Hoje, a dupla atua como anfitriã, levando os visitantes para um passeio pelas "tocas" do Guaíra. "Somos os ratos de porão do Teatro", brinca Cunha. Ele conta que já recebeu personalidades ilustres como o filho do ex-presidente João Goulart e o crítico de cinema Rubens Ewald Filho. Mas, prefere bater um papo com as crianças das escolas públicas. "Há jovens que chegam a chorar ao conhecer a história do Teatro", conta Cunha.

Cunha e Esposito são a velha guarda – e o cerne – do Setor de Preservação e Memória do Teatro Guaíra. Recentemente, quatro estudantes do curso de Gestão da Informação, da UFPR, deram início a uma operação "pente fino", com o objetivo de organizar e, por fim, digitalizar todo o arquivo. "Abro uma caixa e viajo. Fora o que a gente aprende com esses dois", diz Marcos Vinícius Vieira, de 18 anos. Os estagiários adoram quando Cunha, com cabelos brancos e arrepiados, mostra a língua, imitando Albert Einstein, um de seus trabalhos mais recentes como ator.

Publicidade

Insubstituíveis

Sem o trabalho de outra dupla dinâmica, os espetáculos do Teatro Guaíra não teriam o mesmo brilho. Terezinha de Lourdes Pereira, a Neca, e Sueli do Rocio Carbonara são as costureiras oficiais. Se o espetáculo é grande, como é o caso de O Quebra-Nozes, com mais de 50 bailarinos, elas contam com o apoio de uma equipe terceirizada. Mas, o dueto é insubstituível. "Uma costureira comum não sabe interpretar os desenhos", conta Sueli. A experiência de mais de 20 anos como especialistas em figurinos para espetáculos dá passe livre para que elas palpitem à vontade. "Os figurinistas geralmente aceitam nossas sugestões porque sabemos o que fica melhor em cada bailarino", diz Sueli.
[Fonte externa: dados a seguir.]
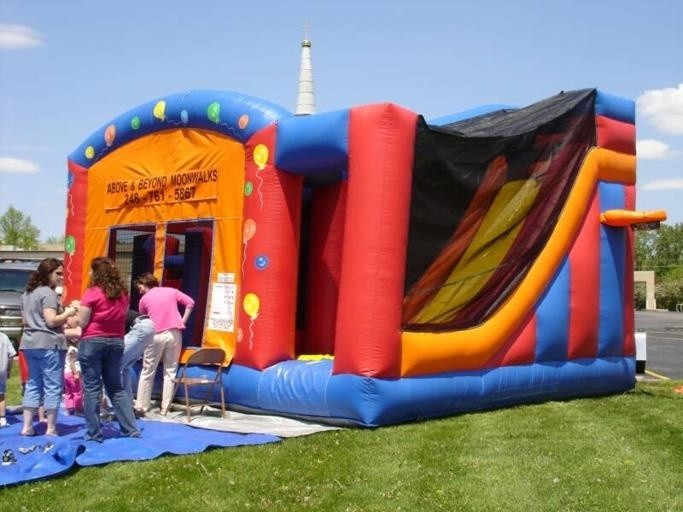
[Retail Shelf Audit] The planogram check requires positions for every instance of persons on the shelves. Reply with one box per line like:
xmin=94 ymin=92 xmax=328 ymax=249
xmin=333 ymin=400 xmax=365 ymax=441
xmin=16 ymin=256 xmax=156 ymax=442
xmin=133 ymin=271 xmax=194 ymax=416
xmin=0 ymin=331 xmax=17 ymax=428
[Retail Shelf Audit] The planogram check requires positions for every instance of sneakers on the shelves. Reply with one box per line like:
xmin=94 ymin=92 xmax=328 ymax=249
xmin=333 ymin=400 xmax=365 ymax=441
xmin=2 ymin=450 xmax=17 ymax=465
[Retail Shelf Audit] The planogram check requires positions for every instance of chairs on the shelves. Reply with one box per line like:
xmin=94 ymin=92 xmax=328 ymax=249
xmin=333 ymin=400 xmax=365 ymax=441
xmin=160 ymin=349 xmax=226 ymax=423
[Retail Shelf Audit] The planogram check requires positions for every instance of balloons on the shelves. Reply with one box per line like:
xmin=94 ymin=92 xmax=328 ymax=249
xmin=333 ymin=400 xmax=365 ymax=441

As duas já passaram por poucas e boas para dar conta de todo o figurino. "Uma vez, tivemos que terminar as roupas para o primeiro e o segundo ato com o espetáculo acontecendo", lembram. Mas, o resultado da jornada extensa de trabalho, que às vezes chega a 16 horas, compensa. "É gratificante saber que aquelas roupas foram feitas pela gente", conta Sueli.

O carinho dos artistas pelas duas é tão grande que já foram convidadas para ser figurantes de um espetáculo. Não precisaram dançar, mas andaram pelo palco. A família, lógico, não perdeu a oportunidade de vê-las às luzes da ribalta.

Sueli tem 57 anos, Neca 61. Em breve, pretendem se aposentar. E quem irá substituí-las? "Ninguém quer aprender. Além disso, ainda não houve interesse em formar alguém para ficar no nosso lugar", conta Sueli.